Зовущий стон выступил на губах Веры: «Мама…»
(твоя дочь зареклась от материнства…)
– Не открывай глаз. Веки останутся спящими, – прошептал дворник. – Слушай тишину, она успокоит тебя и приснится удивительный сон. Токмо ровней дыши.
(скоро она уже не сможет родить…)
– Ты проснешься – и мама будет рядом.
(Сделала слишком много абортов. Пошла против Господа…)
Вера очнулась и мелко задрожала.
Приехали врачи, продезинфицировали рану. Пострадавшая в шоковом состоянии, понадобились носилки…
Еремей остался стоять на дороге.
(Благослови Бог!)
Повреждения серьезные, но не опасные для жизни. Имплантация поддерживающей (на месте раздробленной кости) пластины прошла успешно. Посттравматическая реабилитация без осложнений.

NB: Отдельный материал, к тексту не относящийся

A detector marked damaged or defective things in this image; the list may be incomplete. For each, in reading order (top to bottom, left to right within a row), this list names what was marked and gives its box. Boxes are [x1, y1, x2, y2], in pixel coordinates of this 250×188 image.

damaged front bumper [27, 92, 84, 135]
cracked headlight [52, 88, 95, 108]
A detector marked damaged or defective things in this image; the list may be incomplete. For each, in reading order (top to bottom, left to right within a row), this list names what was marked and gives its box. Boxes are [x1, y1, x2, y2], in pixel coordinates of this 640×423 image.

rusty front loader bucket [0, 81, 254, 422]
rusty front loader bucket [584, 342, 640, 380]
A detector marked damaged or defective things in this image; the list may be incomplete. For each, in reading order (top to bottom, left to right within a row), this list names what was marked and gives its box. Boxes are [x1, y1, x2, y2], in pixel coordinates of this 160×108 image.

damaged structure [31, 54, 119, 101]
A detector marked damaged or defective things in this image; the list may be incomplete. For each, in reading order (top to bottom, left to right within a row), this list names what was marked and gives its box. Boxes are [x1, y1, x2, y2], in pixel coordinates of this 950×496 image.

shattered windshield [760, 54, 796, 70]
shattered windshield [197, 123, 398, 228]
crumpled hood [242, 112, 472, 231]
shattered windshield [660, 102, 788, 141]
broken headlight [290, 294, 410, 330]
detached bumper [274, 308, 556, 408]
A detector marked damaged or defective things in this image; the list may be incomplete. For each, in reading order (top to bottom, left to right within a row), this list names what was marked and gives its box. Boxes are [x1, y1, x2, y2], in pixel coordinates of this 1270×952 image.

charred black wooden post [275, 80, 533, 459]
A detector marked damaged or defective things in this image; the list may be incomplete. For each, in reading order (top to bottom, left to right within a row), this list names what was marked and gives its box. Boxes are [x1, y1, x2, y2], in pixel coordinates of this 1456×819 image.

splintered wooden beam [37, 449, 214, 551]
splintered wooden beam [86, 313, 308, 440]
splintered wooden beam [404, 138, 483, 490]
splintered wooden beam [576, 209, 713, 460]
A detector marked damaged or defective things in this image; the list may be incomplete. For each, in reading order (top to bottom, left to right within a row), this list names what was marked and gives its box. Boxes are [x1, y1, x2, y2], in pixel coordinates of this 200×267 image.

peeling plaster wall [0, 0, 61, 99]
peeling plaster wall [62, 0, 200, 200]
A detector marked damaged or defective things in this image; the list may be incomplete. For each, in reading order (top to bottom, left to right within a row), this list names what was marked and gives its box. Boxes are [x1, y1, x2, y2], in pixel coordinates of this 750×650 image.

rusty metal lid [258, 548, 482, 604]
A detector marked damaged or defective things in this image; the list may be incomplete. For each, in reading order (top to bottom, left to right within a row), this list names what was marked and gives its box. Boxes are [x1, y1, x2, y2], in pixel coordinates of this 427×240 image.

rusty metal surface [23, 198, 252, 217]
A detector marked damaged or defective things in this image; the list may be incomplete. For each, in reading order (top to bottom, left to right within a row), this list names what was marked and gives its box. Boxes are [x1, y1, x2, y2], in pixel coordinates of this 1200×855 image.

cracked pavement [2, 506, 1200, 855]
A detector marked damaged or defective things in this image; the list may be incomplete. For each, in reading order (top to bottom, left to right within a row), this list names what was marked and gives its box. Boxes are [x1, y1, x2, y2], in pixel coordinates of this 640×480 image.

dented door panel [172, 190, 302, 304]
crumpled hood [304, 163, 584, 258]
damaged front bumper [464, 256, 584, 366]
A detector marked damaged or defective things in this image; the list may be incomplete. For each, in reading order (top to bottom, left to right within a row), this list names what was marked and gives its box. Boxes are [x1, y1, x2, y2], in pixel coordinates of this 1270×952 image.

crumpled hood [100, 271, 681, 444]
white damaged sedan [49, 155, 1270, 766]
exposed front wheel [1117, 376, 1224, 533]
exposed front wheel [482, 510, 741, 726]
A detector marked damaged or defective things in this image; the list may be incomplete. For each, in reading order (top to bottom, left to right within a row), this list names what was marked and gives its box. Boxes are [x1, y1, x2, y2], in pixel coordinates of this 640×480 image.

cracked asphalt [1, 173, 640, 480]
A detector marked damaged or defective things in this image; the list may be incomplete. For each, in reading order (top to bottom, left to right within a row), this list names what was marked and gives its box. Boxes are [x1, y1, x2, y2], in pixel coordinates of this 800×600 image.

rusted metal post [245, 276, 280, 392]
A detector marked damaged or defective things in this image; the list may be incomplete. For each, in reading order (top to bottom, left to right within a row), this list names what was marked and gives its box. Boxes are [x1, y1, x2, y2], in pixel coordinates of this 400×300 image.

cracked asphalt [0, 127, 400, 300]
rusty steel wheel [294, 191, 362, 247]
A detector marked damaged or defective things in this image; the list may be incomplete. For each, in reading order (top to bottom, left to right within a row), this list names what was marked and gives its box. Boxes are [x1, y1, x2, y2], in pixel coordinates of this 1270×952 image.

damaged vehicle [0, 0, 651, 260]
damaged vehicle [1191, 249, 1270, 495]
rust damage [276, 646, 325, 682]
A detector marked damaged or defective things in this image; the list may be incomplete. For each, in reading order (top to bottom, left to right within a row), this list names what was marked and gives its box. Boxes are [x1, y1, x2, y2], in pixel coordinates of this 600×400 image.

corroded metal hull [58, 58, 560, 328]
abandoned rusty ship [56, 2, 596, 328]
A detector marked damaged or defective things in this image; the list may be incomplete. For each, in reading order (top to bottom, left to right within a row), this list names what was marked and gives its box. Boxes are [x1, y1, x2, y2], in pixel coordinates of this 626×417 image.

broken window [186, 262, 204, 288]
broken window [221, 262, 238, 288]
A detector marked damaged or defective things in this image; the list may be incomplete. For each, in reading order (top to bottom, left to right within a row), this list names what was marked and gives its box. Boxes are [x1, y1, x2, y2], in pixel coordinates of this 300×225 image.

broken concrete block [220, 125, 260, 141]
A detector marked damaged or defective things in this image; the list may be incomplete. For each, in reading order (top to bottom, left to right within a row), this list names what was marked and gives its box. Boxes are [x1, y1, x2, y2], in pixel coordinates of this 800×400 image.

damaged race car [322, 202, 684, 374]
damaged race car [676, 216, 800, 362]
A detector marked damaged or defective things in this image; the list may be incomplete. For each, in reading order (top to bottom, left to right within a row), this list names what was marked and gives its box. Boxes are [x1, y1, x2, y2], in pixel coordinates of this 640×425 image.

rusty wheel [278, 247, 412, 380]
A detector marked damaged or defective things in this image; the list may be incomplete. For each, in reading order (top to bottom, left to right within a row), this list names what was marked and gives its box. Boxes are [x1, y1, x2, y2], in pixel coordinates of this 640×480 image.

С тех пор Вера Самойлова именовалась не иначе как Железная леди, а ее история вошла в неписанные анналы школьной жизни. Увы, как это часто бывает, рядом с радостью таится печаль: дворник Еремей, говорят, после начал страдать стенокардией и вскоре умер, не оставив после себя ничего, что могло бы напомнить о нем. Жену он похоронил пять лет назад, дочь не присутствовала на отпевании, сославшись на «временную занятость».
(обхаживала четвертого кандидата в ущерб третьему, который ей «беспрестанно изменял и мало работал», новый импресарио «такой душка, франт, салонная душа, эксцентрик»)
Где грань человеческой черствости после этого?